During my time as a college student, very few crises struck our campus. Unfortunately, students at other universities can't say the same thing. Ever since the shooting at Virginia Tech, several colleges have taken new and necessary security precautions in order to their keep students safe and informed of anything out of the norm.
Auburn University uses a system called AU Alert, where students and families receive text messages, emails and phone calls during a university related emergency. Many other colleges use a similar emergency notification system to alert and inform students of crucial information.
Often times students take these notification systems for granted, not realizing they're for their safety, and remove their phone numbers from the list. It wasn't until my last year of college that I realized how effective and necessary they really are, but how they could be improved.

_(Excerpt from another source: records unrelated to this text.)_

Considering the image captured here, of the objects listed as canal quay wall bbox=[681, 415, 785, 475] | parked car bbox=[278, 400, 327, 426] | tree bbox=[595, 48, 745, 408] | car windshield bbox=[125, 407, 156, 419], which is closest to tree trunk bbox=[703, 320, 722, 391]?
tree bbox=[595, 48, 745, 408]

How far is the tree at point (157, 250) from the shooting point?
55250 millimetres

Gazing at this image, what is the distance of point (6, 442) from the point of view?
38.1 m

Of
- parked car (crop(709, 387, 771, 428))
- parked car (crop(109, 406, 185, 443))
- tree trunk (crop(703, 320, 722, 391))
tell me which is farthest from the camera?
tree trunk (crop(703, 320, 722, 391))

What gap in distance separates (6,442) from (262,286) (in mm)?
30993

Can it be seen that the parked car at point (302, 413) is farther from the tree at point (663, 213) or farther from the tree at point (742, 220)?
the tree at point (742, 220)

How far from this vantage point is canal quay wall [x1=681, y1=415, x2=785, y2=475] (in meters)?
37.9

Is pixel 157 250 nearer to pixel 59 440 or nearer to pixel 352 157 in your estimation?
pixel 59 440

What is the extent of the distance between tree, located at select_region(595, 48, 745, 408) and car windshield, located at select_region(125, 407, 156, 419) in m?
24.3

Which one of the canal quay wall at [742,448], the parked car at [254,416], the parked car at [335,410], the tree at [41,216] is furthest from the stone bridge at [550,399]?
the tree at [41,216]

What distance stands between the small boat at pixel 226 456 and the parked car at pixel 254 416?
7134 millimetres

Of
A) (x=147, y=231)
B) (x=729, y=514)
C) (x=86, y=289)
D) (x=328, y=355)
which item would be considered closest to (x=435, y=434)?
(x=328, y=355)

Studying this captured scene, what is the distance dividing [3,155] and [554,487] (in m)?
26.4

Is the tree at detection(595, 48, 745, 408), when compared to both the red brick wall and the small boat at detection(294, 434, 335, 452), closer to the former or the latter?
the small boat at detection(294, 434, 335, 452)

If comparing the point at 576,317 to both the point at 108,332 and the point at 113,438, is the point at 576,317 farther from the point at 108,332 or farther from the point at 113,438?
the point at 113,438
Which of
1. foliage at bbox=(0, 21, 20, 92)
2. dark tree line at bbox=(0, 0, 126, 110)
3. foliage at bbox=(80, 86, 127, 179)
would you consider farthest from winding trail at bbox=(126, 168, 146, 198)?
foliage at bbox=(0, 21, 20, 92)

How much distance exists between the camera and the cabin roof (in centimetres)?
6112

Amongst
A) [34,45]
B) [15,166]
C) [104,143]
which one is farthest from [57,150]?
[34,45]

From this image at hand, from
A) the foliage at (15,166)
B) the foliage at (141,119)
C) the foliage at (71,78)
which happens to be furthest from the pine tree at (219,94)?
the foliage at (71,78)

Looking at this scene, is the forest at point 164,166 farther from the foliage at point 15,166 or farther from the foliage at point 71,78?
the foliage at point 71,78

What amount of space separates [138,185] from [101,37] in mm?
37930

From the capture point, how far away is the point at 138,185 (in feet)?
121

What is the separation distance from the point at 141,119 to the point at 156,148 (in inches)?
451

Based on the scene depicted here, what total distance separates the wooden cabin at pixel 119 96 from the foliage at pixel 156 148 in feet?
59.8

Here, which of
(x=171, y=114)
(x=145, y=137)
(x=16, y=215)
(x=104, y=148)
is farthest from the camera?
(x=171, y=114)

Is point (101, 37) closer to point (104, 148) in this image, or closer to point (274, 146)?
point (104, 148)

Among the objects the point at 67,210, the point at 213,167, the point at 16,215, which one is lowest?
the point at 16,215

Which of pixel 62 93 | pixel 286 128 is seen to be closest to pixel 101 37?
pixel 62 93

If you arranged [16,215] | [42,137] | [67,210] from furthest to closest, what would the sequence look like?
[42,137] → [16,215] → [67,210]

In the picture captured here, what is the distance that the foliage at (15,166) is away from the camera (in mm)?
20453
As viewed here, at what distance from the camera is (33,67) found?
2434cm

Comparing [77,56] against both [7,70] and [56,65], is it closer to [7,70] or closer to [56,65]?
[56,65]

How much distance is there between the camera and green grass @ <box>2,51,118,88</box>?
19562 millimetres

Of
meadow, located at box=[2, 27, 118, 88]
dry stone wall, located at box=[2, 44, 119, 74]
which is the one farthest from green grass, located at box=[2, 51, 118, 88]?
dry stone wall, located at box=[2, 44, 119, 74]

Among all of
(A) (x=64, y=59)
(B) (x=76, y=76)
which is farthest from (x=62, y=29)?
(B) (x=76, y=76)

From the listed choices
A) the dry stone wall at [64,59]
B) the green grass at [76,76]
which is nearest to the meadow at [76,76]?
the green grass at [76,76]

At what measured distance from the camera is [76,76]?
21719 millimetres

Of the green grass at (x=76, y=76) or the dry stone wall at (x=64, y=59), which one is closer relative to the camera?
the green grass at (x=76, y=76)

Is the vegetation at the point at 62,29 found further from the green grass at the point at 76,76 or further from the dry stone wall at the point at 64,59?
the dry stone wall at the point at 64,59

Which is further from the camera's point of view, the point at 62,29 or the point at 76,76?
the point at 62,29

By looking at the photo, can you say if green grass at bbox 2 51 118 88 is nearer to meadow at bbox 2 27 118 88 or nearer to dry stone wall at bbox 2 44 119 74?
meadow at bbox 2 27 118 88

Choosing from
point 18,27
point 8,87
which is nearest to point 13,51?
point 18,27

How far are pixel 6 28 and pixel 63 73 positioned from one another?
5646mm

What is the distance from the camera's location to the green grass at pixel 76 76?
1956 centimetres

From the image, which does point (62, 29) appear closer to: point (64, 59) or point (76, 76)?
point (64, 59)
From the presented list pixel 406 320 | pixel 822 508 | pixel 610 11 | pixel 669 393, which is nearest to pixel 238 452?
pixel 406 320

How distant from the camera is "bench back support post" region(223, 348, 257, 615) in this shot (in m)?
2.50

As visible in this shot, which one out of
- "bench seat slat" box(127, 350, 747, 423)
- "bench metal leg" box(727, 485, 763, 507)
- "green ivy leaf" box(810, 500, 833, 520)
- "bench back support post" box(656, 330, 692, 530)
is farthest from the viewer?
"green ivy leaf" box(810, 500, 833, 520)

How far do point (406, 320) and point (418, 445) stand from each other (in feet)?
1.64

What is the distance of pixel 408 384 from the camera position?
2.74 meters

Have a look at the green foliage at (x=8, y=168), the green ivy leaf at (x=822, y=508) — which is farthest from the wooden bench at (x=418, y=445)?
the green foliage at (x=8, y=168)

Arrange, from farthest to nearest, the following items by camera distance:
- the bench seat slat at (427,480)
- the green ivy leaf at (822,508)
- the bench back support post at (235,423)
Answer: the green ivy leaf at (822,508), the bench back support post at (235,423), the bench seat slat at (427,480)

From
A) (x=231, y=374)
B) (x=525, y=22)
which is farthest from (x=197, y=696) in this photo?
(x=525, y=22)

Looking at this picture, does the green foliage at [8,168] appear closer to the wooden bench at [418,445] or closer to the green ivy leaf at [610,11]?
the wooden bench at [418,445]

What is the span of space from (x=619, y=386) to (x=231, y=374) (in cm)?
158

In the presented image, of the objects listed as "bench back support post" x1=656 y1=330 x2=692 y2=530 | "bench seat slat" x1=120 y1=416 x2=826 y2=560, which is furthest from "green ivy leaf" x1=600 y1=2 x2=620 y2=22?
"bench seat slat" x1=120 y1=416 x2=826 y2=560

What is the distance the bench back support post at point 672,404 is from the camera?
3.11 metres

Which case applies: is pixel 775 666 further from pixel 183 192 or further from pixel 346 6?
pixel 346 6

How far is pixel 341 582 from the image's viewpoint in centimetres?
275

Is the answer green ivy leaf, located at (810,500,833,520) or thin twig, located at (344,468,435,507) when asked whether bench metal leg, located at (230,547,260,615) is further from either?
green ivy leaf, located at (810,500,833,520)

Word had gotten out about a bomb threat that would cause destruction of "biblical proportions" on campus. It was amazing to see how quickly the message spread through social media. I watched "viral" happen before my eyes. Within minutes of receiving a text message about it from a friend, I had received at least 10 more texts, a few phone calls and read several tweets and Facebook posts from disheveled students and parents. In the next half hour, the university released a statement via Twitter, Facebook and email saying the police were investigating the threat and that they would notify us of any updates. They sent out an AU alert that I didn't receive until several minutes later.
Understandably, it's nearly impossibly to get a message out to more than 30,000 people the second it happens. However, after seeing how quickly word traveled via social media that night, it opened my eyes to how universities could improve on getting the word out during a crisis and get it out fast, and it's only one word: TWITTER.
Within minutes (and probably even seconds) of the threat becoming public, it was on Twitter. Pictures of the threat itself, pictures of text messages about the threat, even sarcastic remarks about the situation we're filling my Twitter feed. My point: if you handle crisis management, it might be a good idea to create a Twitter and Facebook university alert account. Develop a campaign that will encourage students to follow and add these pages during orientations, through your college website, or put it on posters across campus. It's much better to be prepared for a crisis than to handle it after it happens, and with the amount of time students spend on the internet and social media, they're almost sure to see your message within minutes of it being sent.